-- THE TASK --
Which lines in the records below contain the word "more"? Copy each one out.
[[ ENTRIES PROVIDED open ]]
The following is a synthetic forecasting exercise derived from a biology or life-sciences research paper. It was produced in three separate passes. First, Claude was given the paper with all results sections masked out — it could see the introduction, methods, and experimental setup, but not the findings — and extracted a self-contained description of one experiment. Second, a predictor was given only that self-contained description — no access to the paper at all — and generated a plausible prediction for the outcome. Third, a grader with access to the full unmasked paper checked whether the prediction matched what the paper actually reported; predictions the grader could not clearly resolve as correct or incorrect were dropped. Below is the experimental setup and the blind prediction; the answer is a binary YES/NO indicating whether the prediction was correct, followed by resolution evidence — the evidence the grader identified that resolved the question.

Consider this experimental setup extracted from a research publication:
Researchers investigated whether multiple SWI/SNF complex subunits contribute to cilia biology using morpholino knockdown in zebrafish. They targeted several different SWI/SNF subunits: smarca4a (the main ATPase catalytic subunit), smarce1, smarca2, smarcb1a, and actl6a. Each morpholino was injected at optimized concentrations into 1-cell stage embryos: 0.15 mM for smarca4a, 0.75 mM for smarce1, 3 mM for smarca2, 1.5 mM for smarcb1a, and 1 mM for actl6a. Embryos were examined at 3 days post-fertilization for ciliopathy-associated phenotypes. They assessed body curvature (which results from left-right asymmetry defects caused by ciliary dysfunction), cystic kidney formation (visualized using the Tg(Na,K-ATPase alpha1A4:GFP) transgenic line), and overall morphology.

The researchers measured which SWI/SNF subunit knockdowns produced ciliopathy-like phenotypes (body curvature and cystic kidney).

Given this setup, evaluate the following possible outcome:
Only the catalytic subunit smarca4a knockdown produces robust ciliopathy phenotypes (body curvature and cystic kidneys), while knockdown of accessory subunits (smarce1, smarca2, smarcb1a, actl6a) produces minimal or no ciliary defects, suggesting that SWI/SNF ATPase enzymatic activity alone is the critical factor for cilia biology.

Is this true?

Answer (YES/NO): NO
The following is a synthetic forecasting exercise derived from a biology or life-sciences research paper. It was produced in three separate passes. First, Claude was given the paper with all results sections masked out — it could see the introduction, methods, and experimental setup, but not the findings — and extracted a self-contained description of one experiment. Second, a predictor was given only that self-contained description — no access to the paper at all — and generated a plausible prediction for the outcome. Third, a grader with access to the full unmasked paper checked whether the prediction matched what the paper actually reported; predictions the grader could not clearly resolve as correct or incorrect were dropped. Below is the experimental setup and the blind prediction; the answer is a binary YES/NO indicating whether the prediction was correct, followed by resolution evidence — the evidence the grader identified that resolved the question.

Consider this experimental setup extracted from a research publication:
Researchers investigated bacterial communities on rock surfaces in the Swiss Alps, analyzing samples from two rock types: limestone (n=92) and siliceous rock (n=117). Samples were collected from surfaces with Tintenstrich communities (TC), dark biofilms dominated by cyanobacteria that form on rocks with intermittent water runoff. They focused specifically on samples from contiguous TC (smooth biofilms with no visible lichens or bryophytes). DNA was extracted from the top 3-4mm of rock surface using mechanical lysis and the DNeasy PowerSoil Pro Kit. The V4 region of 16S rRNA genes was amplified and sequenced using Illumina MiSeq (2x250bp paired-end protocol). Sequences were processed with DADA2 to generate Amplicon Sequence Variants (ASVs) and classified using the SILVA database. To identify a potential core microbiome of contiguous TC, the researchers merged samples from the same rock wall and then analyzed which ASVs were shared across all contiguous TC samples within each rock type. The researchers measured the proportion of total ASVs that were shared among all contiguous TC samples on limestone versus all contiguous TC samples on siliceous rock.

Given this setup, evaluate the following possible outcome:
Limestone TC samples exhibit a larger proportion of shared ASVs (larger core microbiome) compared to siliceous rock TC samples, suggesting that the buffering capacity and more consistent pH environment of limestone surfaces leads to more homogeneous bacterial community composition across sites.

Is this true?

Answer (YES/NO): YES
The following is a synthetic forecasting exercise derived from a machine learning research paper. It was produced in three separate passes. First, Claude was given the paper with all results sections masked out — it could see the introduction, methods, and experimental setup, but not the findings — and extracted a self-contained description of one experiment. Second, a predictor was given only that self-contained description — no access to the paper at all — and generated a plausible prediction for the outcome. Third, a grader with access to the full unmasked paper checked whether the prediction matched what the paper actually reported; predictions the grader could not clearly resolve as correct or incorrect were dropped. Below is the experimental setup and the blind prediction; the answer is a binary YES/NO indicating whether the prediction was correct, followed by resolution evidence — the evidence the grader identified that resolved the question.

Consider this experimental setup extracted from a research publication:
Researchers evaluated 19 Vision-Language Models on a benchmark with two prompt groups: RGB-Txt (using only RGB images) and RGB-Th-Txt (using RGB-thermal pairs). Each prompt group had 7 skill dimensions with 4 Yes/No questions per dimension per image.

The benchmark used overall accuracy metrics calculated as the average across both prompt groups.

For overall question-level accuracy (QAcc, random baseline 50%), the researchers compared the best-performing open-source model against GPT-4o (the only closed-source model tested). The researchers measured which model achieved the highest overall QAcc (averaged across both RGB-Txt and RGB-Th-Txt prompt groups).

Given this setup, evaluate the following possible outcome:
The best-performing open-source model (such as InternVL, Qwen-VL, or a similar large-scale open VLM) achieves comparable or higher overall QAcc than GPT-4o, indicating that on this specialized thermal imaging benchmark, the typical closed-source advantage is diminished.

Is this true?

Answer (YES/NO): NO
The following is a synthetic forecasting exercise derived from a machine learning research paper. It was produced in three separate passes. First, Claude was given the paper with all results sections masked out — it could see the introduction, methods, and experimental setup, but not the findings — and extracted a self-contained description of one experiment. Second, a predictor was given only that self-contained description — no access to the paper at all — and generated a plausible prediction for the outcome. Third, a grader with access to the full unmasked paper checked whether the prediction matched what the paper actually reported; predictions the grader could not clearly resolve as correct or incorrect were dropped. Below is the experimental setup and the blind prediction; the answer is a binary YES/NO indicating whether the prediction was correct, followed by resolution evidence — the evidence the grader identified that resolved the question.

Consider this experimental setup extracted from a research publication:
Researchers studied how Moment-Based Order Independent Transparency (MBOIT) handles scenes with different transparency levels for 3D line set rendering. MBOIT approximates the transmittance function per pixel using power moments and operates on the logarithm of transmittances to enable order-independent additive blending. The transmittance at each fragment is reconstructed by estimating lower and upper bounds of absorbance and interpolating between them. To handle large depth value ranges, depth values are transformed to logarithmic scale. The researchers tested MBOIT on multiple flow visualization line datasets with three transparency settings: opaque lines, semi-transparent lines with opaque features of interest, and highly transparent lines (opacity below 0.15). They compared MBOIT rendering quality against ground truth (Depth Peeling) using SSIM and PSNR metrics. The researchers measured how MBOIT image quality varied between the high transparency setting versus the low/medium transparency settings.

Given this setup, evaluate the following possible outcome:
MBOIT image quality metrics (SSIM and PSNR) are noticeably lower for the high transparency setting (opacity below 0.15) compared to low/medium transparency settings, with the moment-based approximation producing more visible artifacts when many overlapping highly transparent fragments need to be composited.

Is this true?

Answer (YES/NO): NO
[[ ENTRIES PROVIDED closed ]]
-- TASK RESULT --
Limestone TC samples exhibit a larger proportion of shared ASVs (larger core microbiome) compared to siliceous rock TC samples, suggesting that the buffering capacity and more consistent pH environment of limestone surfaces leads to more homogeneous bacterial community composition across sites.
MBOIT image quality metrics (SSIM and PSNR) are noticeably lower for the high transparency setting (opacity below 0.15) compared to low/medium transparency settings, with the moment-based approximation producing more visible artifacts when many overlapping highly transparent fragments need to be composited.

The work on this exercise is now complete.